» **TASK TO CARRY OUT**: Reproduce every one of the records below word for word, leaving the pictures out of your answer.

Stored data
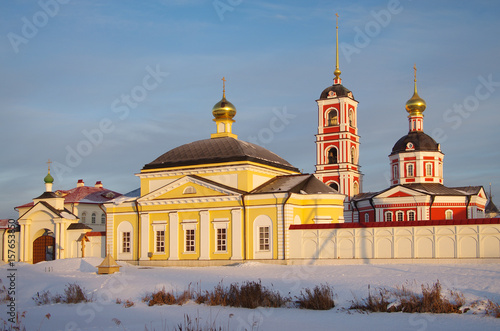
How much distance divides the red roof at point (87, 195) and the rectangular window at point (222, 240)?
2287 cm

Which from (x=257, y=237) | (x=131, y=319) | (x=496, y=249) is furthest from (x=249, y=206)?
(x=131, y=319)

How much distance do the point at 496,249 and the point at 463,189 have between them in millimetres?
27395

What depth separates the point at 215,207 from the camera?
32625 millimetres

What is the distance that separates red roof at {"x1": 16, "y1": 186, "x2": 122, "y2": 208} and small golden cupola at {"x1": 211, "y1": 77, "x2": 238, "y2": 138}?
1771cm

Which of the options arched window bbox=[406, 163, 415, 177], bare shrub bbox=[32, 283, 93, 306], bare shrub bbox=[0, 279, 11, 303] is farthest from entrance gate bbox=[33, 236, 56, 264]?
arched window bbox=[406, 163, 415, 177]

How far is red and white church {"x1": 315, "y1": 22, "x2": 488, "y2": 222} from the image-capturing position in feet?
157

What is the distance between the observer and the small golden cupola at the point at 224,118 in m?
39.1

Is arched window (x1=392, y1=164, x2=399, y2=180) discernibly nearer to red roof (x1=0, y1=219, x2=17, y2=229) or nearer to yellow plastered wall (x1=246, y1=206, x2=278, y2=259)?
yellow plastered wall (x1=246, y1=206, x2=278, y2=259)

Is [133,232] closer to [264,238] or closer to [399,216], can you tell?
[264,238]

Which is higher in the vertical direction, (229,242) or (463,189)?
(463,189)

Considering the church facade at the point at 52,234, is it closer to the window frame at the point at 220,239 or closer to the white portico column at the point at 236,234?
the window frame at the point at 220,239

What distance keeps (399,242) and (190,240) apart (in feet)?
Result: 38.0

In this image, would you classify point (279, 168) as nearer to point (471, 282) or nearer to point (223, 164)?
point (223, 164)

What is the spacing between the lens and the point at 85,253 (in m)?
37.9
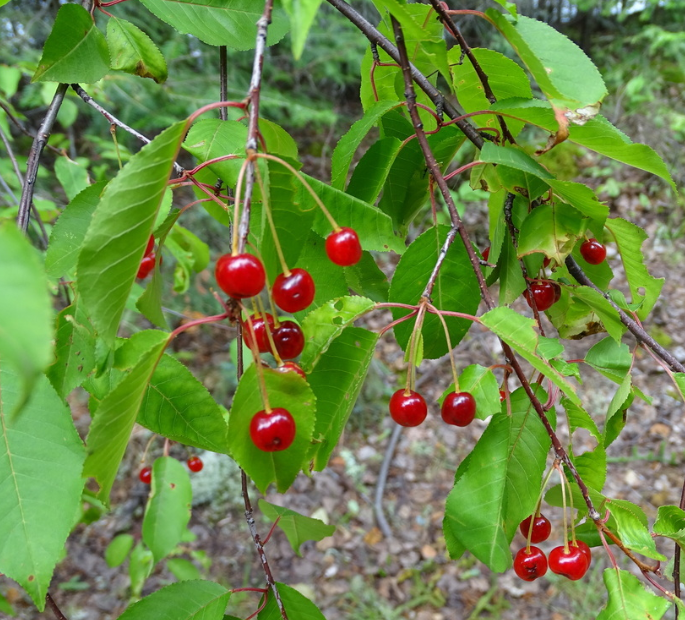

» **REPLY**:
How much distance divides the red roof at point (87, 195) and the rectangular window at point (222, 240)?
2287 cm

Which from (x=257, y=237) | (x=131, y=319) | (x=496, y=249) is furthest from (x=249, y=206)?
(x=131, y=319)

How much distance do the point at 496,249 and the point at 463,189 have between them in millimetres?
27395

What depth separates the point at 215,207 from the camera?
32625 millimetres

What is the distance that separates red roof at {"x1": 16, "y1": 186, "x2": 122, "y2": 208} and small golden cupola at {"x1": 211, "y1": 77, "x2": 238, "y2": 138}?
1771cm

Which of the options arched window bbox=[406, 163, 415, 177], bare shrub bbox=[32, 283, 93, 306], bare shrub bbox=[0, 279, 11, 303] is farthest from entrance gate bbox=[33, 236, 56, 264]?
arched window bbox=[406, 163, 415, 177]

How far is red and white church {"x1": 315, "y1": 22, "x2": 488, "y2": 222} from the image-capturing position in feet?
157

What is the distance between the observer and the small golden cupola at the point at 224,118 in m?
39.1

Is arched window (x1=392, y1=164, x2=399, y2=180) discernibly nearer to red roof (x1=0, y1=219, x2=17, y2=229) or nearer to yellow plastered wall (x1=246, y1=206, x2=278, y2=259)?
yellow plastered wall (x1=246, y1=206, x2=278, y2=259)

Is [133,232] closer to [264,238] or closer to [399,216], can you tell?
[264,238]

Which is higher in the vertical direction, (229,242) or (463,189)?
(463,189)

Considering the church facade at the point at 52,234, is it closer to the window frame at the point at 220,239 or closer to the white portico column at the point at 236,234?
the window frame at the point at 220,239

What distance keeps (399,242) and (190,240) apart (in feet)?
Result: 38.0

In this image, would you classify point (279, 168) as nearer to point (471, 282) or nearer to point (223, 164)?
point (223, 164)

What is the spacing between the lens and the point at 85,253 (in m)?
37.9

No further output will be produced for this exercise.